In shallow coastal systems, wind plays a role in stimulating turbulent processes, which increase sediment resuspension and further release DOC and CO2 from carbon-rich sediments and pore-water. However, in this study, the lack of a relationship between wind × CO2 and wind × DOC, demonstrated by the multiple regression model, suggests either that the sediment is not an important source of carbon to the water column or that wind velocity was not strong enough to increase the upward release. Another explanation is the frequency of carbon measurements (within 48 h), as bacterioplankton abundance respond to turbulence after approximately 6–8 days of turbulence (Arin et al., 2002). Furthermore, DOC was higher in the calm weather periods, supporting the importance of cyanobacteria to organic carbon release.
Carbon dynamics in lakes is very difficult to model, as the terrestrial inputs and mineralization are difficult to measure (Hanson et al., 2011). The authors of that study suggested a few easily measurable parameters to estimate the fate of DOC in lakes, such as lake morphometry, residence time, and temperature, when the recalcitrance of DOC is known. As Peri Lake is a large, shallow lake, according to the Hanson et al. (2011) model, the residence time might exceed 1 year, and the majority of carbon may be lost through mineralization. This points to the importance of heterotrophic planktonic prokaryotes to the metabolism of the lake, which is corroborated by the fact the lake is net heterotrophic on an annual average (Tonetta in preparation).

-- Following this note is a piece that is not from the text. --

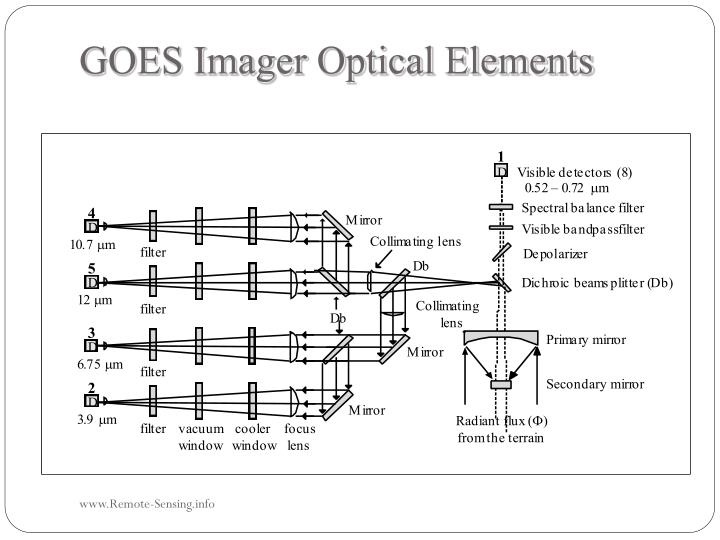 GOES Imager Optical Elements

Interestingly, DOC was higher in the summer and was dependent on cyanobacterial abundance, as shown in the multiple regression model. CCY, the dominant phytoplankton in Peri Lake (Hennemann and Petrucio, 2011), were positively correlated with DOC. This relationship indicates the autochthonous production of DOC by cyanobacteria, which was more pronounced in the summer. Cyanobacteria are, consequently, important producers of bacterial biomass and of DOC in Peri Lake, especially in the afternoon hours of the summer and spring months. Actively growing algae release substantial amounts of DOC via photosynthetic extracellular release (PER) (Baines and Pace, 1991). This exudation of organic material occurs when algal carbon fixation exceeds synthesis of new cell material during periods of sufficient irradiance (Panzenböck, 2007) and under nutrient-depleted conditions (Berman-Frank and Dubinsky, 1999). However, PER of organic matter by intact phytoplankton cells is not the principal pathway for DOC uptake by HB, but instead, byproducts of animal ingestion and digestion are (Jumars et al., 1989; Saba et al., 2011). Zooplankton feeding strategies may also be important to the production of DOC in Peri lake waters, but such were not evaluated in this study.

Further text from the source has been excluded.